• [What to do]: Reproduce every one of the following items word for word, leaving the pictures out of your response.
* Begin Provided data *
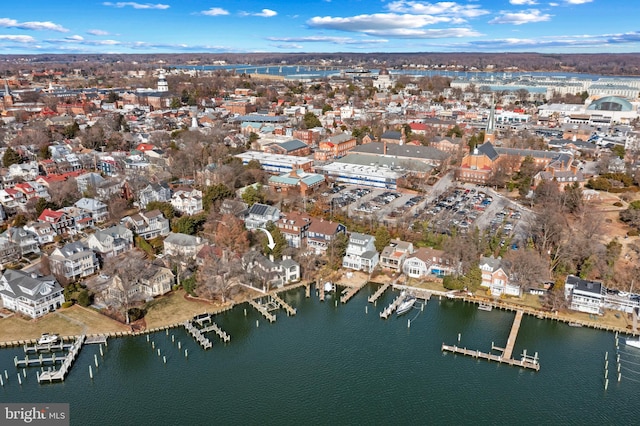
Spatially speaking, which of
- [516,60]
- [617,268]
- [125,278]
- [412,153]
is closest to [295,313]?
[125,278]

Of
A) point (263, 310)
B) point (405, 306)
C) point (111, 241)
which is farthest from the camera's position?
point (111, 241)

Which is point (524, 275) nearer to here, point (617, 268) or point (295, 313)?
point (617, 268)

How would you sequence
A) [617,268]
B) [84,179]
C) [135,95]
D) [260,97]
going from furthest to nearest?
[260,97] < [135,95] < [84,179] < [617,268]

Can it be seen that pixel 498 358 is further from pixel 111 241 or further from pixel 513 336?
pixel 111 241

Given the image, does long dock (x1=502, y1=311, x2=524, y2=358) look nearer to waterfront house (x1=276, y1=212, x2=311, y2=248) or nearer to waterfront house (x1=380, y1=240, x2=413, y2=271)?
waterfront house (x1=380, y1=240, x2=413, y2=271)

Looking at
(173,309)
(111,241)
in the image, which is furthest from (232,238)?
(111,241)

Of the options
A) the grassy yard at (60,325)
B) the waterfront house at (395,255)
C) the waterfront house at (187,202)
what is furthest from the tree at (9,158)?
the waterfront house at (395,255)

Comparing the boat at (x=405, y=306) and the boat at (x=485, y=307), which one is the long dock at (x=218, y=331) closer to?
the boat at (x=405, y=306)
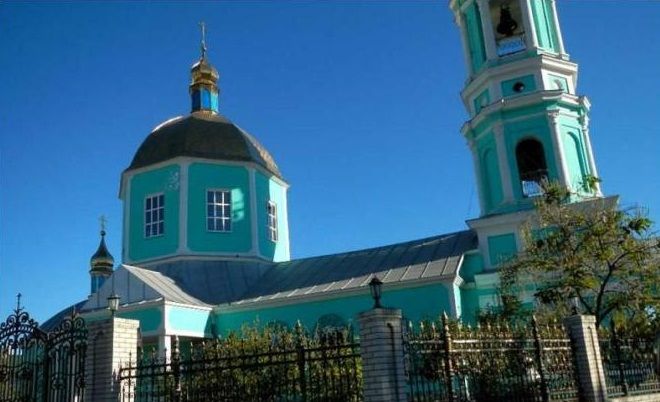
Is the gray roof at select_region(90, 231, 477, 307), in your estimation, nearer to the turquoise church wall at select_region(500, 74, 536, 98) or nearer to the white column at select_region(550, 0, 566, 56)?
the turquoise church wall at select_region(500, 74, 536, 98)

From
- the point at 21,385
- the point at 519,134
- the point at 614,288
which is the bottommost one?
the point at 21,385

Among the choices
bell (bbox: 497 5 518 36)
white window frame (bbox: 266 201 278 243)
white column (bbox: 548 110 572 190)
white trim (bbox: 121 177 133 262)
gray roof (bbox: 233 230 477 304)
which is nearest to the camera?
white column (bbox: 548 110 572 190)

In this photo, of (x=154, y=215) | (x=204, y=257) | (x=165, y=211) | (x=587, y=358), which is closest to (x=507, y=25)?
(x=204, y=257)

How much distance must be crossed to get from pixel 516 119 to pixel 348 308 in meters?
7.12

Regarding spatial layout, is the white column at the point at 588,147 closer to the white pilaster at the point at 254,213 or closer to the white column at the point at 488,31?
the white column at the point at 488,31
* End Provided data *
• [Written answer]:
Spatially speaking, which of
- [516,60]
- [617,268]
- [125,278]
- [412,153]
is closest to [295,313]?
[125,278]

Of
A) point (263, 310)
B) point (405, 306)
C) point (111, 241)
which is farthest from the camera's position?
point (111, 241)

Which is point (524, 275) nearer to here, point (617, 268) or point (295, 313)?
point (617, 268)

How would you sequence
A) [617,268]
B) [84,179]
C) [135,95]
D) [260,97]
going from furthest to nearest?
[260,97] < [135,95] < [84,179] < [617,268]

Can it be seen that pixel 498 358 is further from pixel 111 241 or further from pixel 513 336?
pixel 111 241

Given the image, does long dock (x1=502, y1=311, x2=524, y2=358) look nearer to waterfront house (x1=276, y1=212, x2=311, y2=248) or nearer to waterfront house (x1=380, y1=240, x2=413, y2=271)?
waterfront house (x1=380, y1=240, x2=413, y2=271)

Looking at
(173,309)
(111,241)
in the image, which is furthest from (232,238)?
(111,241)

Of the options
A) the grassy yard at (60,325)
B) the waterfront house at (395,255)
C) the waterfront house at (187,202)
what is furthest from the tree at (9,158)?
the waterfront house at (395,255)

Comparing the boat at (x=405, y=306) and the boat at (x=485, y=307), which one is the long dock at (x=218, y=331) closer to?
the boat at (x=405, y=306)
Is the gray roof at select_region(90, 231, 477, 307), in your estimation, nearer to the turquoise church wall at select_region(500, 74, 536, 98) or nearer to the white column at select_region(550, 0, 566, 56)?
the turquoise church wall at select_region(500, 74, 536, 98)

From
- the point at 21,385
- the point at 519,134
- the point at 614,288
which is the bottommost one?
the point at 21,385

Among the choices
bell (bbox: 497 5 518 36)
white window frame (bbox: 266 201 278 243)
white column (bbox: 548 110 572 190)
white trim (bbox: 121 177 133 262)
gray roof (bbox: 233 230 477 304)
which is nearest to the camera?
white column (bbox: 548 110 572 190)

In this photo, of (x=154, y=215) | (x=204, y=257) | (x=165, y=211) | (x=587, y=358), which is closest to (x=507, y=25)?
(x=204, y=257)

How much distance must be crossed to get from pixel 516 119 to pixel 348 308 in meters?
7.12

Regarding spatial layout, is the white column at the point at 588,147 closer to the white pilaster at the point at 254,213 or closer to the white column at the point at 488,31?
the white column at the point at 488,31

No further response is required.